Universidade de Amesterdão
Estávamos em Novembro do ano passado, ainda sem data marcada para o referendo sobre o aborto, quando uma sondagem Marktest para o Diário de Notícias e TSF revela que 72,7% dos inquiridos, ou seja, três em cada quatro, diziam querer votar no referendo. Mais, a juntar à esmagadora maioria dos votantes, uma larga maioria de 61% assumia votar "sim". Mas estes números não são estranhos nem informativos. Recorde-se, não descurando diferenças metodológicas, a sondagem Expresso/Euroexpansão que o Expresso publica a 6 de Junho de 1998: "A esmagadora maioria dos portugueses (81%) tem a intenção de votar no referendo sobre a despenalização do aborto, dia 28 de Junho". De acordo com a sondagem, apenas 9% estavam indecisos e o "sim" ganharia por 25 pontos percentuais. Mas no referendo de 1998 votaram apenas 32% dos potenciais votantes, sendo que 51% votaram contra e 49% a favor.
Faltam 12 dias para o actual referendo. O "sim" ainda vence nas sondagens, mas o "não" ganha terreno à medida que a abstenção sobe, ameaçando repetir-se o quadro de 1998. Nem o calor de Junho, nem o rescaldo dos Santos Populares poderão ser, desta vez, responsabilizados pela abstenção. É certo que em qualquer eleição números animadores desmotivam o voto de potenciais votantes vitoriosos e motivam o votos dos potenciais derrotados. A abstenção não é por isso aleatória e poderá ser, como o foi certamente em 1998, determinante para o resultado.

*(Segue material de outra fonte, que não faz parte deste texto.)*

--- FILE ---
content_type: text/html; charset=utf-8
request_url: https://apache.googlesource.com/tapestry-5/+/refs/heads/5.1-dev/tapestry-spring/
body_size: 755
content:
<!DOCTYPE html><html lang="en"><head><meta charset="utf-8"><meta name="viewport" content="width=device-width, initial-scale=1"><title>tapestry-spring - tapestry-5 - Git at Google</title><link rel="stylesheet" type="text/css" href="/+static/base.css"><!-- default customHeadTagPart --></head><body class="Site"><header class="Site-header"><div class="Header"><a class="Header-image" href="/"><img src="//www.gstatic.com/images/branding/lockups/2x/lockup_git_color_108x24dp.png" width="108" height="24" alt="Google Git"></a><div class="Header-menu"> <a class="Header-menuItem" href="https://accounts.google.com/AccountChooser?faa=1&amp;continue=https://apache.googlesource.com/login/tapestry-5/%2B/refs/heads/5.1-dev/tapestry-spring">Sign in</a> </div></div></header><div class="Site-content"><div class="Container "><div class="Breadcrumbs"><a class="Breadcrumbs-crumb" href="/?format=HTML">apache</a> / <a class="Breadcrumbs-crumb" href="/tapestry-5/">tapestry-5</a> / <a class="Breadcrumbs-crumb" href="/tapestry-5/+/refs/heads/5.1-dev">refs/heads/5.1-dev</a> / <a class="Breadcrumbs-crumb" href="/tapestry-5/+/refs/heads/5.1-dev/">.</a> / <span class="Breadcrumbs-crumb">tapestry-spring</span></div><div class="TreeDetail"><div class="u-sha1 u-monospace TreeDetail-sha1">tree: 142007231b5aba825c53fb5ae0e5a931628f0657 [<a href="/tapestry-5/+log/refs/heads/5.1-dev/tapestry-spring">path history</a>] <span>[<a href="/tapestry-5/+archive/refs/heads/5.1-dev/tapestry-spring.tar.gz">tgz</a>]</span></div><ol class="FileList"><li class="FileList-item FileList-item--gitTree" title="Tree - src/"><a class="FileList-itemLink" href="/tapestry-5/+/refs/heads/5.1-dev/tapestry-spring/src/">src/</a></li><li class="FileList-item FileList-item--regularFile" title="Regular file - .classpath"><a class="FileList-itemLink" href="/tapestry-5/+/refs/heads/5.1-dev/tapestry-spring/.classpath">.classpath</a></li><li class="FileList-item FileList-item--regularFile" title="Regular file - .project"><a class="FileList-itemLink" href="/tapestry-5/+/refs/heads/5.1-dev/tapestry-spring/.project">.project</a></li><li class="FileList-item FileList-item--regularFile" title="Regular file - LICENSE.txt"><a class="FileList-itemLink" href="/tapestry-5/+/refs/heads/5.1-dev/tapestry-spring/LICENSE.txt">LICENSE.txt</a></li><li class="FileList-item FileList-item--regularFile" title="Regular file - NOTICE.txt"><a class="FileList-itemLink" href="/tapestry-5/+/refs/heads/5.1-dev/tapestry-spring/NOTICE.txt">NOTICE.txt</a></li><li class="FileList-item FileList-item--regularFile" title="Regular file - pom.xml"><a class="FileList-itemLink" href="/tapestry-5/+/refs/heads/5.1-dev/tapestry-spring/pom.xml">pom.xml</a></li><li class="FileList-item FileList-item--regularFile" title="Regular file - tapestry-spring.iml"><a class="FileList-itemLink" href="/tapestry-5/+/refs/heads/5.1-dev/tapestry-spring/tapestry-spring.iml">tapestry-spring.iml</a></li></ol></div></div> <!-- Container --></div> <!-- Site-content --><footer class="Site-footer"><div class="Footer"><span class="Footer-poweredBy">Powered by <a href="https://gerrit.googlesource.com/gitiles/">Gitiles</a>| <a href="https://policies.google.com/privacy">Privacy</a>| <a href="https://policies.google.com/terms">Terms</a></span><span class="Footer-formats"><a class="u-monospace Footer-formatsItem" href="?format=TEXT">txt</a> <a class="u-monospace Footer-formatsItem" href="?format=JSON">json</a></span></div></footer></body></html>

Mas a abstenção no actual referendo não é apenas um produto dos números das sondagens, esta é também o resultado de uma campanha demagógica, moral, ética e sobretudo redutora que muitos insistem em fazer. Há quem fale em dualidade, há quem ponha o "sim" e o "não" em dois pratos de uma balança: de um lado a escolha do direito à escolha e do outro a escolha do direito à vida. Confrontar os cidadãos com esta dicotomia serve apenas para engrossar a abstenção e restringir o referendo a um acto de escolha entre votantes para os quais não existe qualquer dilema.
É certo que neste referendo existem dois pratos numa balança, mas o problema é que não existe uma só balança. Para a grande maioria de nós a interrupção voluntária da gravidez é um dilema ético e moral que perdurará no tempo independentemente do resultado de qualquer referendo. Para muitos, o referendo de dia 11 pretende somente dar resposta a um dilema legal e a uma questão de saúde pública e não a um dilema moral e ético. Um voto "sim" pode somente querer dar resposta ao problema concreto que é o aborto clandestino e às suas graves consequências: o julgamento de mulheres pela interrupção voluntária da gravidez e a penalização das mulheres pela sua condição social e económica. Assim como votar "sim" não implica necessariamente que se seja contra a vida, um voto "não" não significa necessariamente que se seja pela vida. Por exemplo, é legítimo somente discordar da per- gunta.
Esteja de que lado da balança estiver, não importa em que balança estiver, o voto é necessário.